Anthropic, an AI company, has announced the launch of a program aimed at funding the development of new benchmarks to evaluate the performance and impact of AI models. The program will provide grants to third-party organizations that can effectively measure advanced capabilities in AI models. According to Anthropic, the demand for high-quality evaluations in AI safety is outpacing the supply.

The current benchmarks used in AI testing often fail to capture how the average person uses AI systems.
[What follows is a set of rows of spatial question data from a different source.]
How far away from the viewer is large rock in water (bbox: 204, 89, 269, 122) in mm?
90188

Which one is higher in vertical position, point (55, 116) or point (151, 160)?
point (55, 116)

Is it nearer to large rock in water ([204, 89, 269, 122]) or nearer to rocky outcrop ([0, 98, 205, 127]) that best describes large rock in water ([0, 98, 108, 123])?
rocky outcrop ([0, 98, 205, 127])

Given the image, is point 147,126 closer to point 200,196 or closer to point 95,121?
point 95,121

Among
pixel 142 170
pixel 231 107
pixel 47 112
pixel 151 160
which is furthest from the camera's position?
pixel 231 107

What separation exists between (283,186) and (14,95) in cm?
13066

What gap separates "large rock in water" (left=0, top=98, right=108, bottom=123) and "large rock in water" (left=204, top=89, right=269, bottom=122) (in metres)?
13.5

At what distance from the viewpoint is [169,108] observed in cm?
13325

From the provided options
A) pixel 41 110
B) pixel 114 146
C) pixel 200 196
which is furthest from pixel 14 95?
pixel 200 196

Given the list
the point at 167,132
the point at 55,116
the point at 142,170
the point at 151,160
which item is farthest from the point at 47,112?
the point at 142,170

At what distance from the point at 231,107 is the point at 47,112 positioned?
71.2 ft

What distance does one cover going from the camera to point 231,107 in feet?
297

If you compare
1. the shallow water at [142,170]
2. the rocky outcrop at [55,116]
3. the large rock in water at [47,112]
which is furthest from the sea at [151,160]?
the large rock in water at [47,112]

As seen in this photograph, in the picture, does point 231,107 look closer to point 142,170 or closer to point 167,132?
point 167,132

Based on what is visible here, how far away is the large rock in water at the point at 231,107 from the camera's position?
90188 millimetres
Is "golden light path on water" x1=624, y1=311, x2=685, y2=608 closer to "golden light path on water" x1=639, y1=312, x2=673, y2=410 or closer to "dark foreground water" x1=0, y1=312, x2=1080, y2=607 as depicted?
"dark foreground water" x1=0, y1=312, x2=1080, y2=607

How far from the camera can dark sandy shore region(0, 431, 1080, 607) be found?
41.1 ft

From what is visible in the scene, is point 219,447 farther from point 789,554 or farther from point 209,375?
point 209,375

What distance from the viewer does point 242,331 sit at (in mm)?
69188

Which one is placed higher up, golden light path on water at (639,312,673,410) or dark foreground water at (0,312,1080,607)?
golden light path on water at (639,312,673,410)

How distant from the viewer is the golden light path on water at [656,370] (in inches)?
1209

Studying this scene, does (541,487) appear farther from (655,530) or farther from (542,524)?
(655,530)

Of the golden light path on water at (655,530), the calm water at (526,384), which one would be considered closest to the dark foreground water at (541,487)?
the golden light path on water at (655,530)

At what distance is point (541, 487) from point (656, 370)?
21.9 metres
Additionally, some benchmarks were released before the advent of generative AI and may not accurately measure what they claim to measure. Anthropic proposes creating challenging benchmarks that focus on AI security and societal implications. These benchmarks would assess a model’s ability to carry out cyberattacks, enhance weapons of mass destruction, manipulate or deceive people through deepfakes or misinformation.

Anthropic also intends to support research into benchmarks that probe AI’s potential for aiding in scientific study, conversing in multiple languages, mitigating biases, and self-censoring toxicity. To achieve this, Anthropic envisions new platforms that allow subject-matter experts to develop their own evaluations and large-scale trials involving thousands of users. The company has hired a full-time coordinator for the program and may purchase or expand projects that have scaling potential.

While Anthropic’s effort to support new AI benchmarks is commendable, some may question their intentions due to their commercial ambitions in the AI race. Anthropic wants evaluations it funds to align with its own AI safety classifications, which could potentially force applicants to accept definitions of “safe” or “risky” AI that they may not fully agree with.

There may also be skepticism regarding Anthropic’s references to “catastrophic” and “deceptive” AI risks, such as nuclear weapons risks. Many experts argue that there is little evidence to suggest that AI will gain world-ending capabilities anytime soon. They believe that claims of imminent “superintelligence” take away attention from pressing issues like AI’s hallucinatory tendencies.

Overall, Anthropic hopes that its program will serve as a catalyst for progress in comprehensive AI evaluation becoming an industry standard. However, it remains to be seen whether other efforts to create better AI benchmarks will be willing to collaborate with an AI vendor whose loyalty lies with shareholders.